◆ **ÉNONCÉ ÉCRIT 1**: Recopiez fidèlement le passage du reportage sur la Maison des Familles de Grenoble qui s'ouvre sur les mots contenant "En face d'elle, stylo" et se clôt sur "prend des notes...".
◆ **ÉNONCÉ ÉCRIT 2**: D'après le reportage sur la Maison des Familles de Grenoble, quelles professions exerce Béatrice Ménétrier ?

◆ **TEXTE FOURNI**:
▼

Raconter son histoire de parent
REPORTAGE. À la Maison des Familles de Grenoble, des parents venus d'ailleurs transmettent leurs histoires de vie à leurs enfants, au moyen de petits livres brochés. Agnès Perrot.

Maison des Familles de Grenoble, un mercredi de début de printemps, jour des enfants. Et des groupes de parents. Pendant que les pères et les mères bavardent, leurs petits jouent dans une salle attenante, encadrés par des bénévoles.
Un peu plus loin, dans un bureau transformé en atelier, une femme se confie, le visage plein d'émotion, installée dans un fauteuil qui prête aux confidences.
En face d'elle, stylo à la main, Béatrice Ménétrier, écrivain, éditorialiste. L'accoucheuse de mots écoute attentivement, pose des question et prend des notes...

▲

◆ **INFORMATIONS AFFICHÉES**:
▼

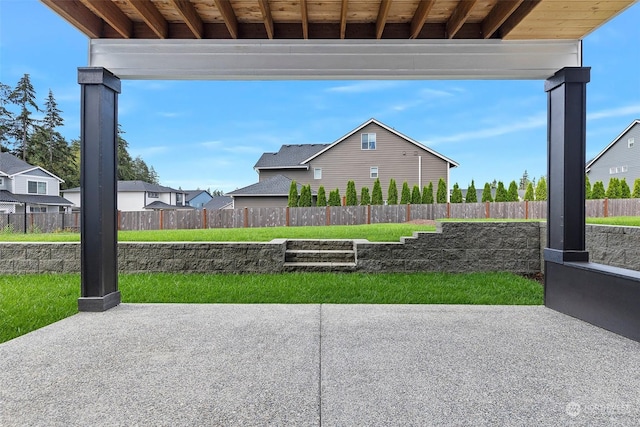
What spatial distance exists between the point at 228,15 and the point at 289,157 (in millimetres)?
16354

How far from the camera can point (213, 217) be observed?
46.7 feet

▲

◆ **BONNE RÉPONSE 1**:
En face d'elle, stylo à la main, Béatrice Ménétrier, écrivain, éditorialiste. L'accoucheuse de mots écoute attentivement, pose des question et prend des notes...

◆ **BONNE RÉPONSE 2**: Elle est écrivain et éditorialiste.